WHAT IS REQUIRED
Reproduce word for word the passage of the court opinion below, starting with "Appeal from the" and going on through "CUDAHY, Circuit Judge.".

PASSAGE SHOWN
----

U.S. v. Gonzales

Decision Date30 September 2002
Docket NumberNo. 00-10514.,00-10514.
Citation307 F.3d 906
PartiesUNITED STATES of America, Plaintiff-Appellee, v. J.R. GONZALES, Defendant-Appellant.
CourtU.S. Court of Appeals — Ninth Circuit

Hillary A. Fox, Assistant Federal Public Defender, Oakland, CA, for the defendant-appellant.

Laurie Kloster Gray, Assistant United States Attorney, San Francisco, CA, for the plaintiff-appellee.

Appeal from the United States District Court for the Northern District of California, Martin J. Jenkins, District Judge, Presiding. D.C. No. CR 99-00014-MJJ.

Before HUG, CUDAHY* and TASHIMA, Circuit Judges.

OPINION

CUDAHY, Circuit Judge.

J.R. Gonzales was convicted of being a felon in possession of a firearm and ammunition, in violation of 18 U.S.C. § 922(g)(1); being in possession of a controlled substance with the intent to distribute, in violation of 21 U.S.C. § 841(a)(1); and carrying a firearm during a drug trafficking crime, in violation of 18 U.S.C. § 924(c). He was sentenced to 144 months in prison. He appeals his conviction and sentence on the grounds that: (1) the district court erred in admitting evidence that was otherwise inadmissible, solely on the ground that an expert was relying on it, (2) the district court erred in admitting expert testimony on Gonzales's mental state, (3) the district court erred in concluding that all of the drugs seized from Gonzales were for distribution, and (4) section 922(g) exceeds Congress's jurisdiction under the Commerce Clause. We affirm the conviction, and remand for resentencing.

I.

On June 6, 1998, in San Francisco, California, a plain-clothes police officer saw Gonzales and another individual engaged in a possible narcotics transaction. The officer approached the pair and identified himself as a police officer. Gonzales immediately took off running. As he fled, he pulled a gun from his waistband and threw it to the ground. Once caught, he admitted that the gun was his. Charges were filed in state court. Gonzales failed to appear in court, and a bench warrant was issued for his arrest.

On November 24, 1998, police officers spotted Gonzales carrying a green backpack near Precita Park in San Francisco, California. Once Gonzales saw the officers, he dropped the backpack and walked away from it. He was immediately arrested and searched. Seized from his shirt and pants pockets were various drugs and $243 in cash. The officers also seized and inventoried the green backpack. The backpack contained a gun, various drugs, a rental car agreement, a pipe, four cigarette lighters, a butane torch, a small spoon, cigarette rolling papers and a black leather wallet that contained both a digital scale and a notebook with three sheets listing numbers and dates.

----

Data drawn from a collection:
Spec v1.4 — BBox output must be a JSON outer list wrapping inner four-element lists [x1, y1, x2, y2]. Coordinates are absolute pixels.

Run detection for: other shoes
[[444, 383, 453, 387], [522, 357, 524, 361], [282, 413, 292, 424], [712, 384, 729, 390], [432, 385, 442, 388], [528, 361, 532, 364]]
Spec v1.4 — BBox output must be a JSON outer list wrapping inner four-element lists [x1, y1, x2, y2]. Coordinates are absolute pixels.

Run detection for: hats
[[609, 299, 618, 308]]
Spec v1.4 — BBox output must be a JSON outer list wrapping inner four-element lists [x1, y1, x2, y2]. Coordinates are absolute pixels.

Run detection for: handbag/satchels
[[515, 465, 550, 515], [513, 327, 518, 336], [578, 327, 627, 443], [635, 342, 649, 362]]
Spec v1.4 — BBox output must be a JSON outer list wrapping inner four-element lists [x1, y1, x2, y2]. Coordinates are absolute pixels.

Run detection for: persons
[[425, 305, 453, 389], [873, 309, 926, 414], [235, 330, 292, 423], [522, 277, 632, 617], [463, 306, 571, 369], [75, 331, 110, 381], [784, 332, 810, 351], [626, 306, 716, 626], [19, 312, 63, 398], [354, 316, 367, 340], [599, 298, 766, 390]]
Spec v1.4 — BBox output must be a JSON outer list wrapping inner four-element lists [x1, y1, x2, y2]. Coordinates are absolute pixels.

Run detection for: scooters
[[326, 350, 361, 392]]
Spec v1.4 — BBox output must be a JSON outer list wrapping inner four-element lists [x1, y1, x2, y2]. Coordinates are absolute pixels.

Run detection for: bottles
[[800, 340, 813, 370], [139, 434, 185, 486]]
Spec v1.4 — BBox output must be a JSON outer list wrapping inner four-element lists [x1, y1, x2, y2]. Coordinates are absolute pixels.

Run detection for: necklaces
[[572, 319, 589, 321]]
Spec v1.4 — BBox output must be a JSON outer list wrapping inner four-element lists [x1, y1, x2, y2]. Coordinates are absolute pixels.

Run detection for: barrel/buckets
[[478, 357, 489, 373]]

----

TASK RESPONSE
Appeal from the United States District Court for the Northern District of California, Martin J. Jenkins, District Judge, Presiding. D.C. No. CR 99-00014-MJJ.

Before HUG, CUDAHY* and TASHIMA, Circuit Judges.

OPINION

CUDAHY, Circuit Judge.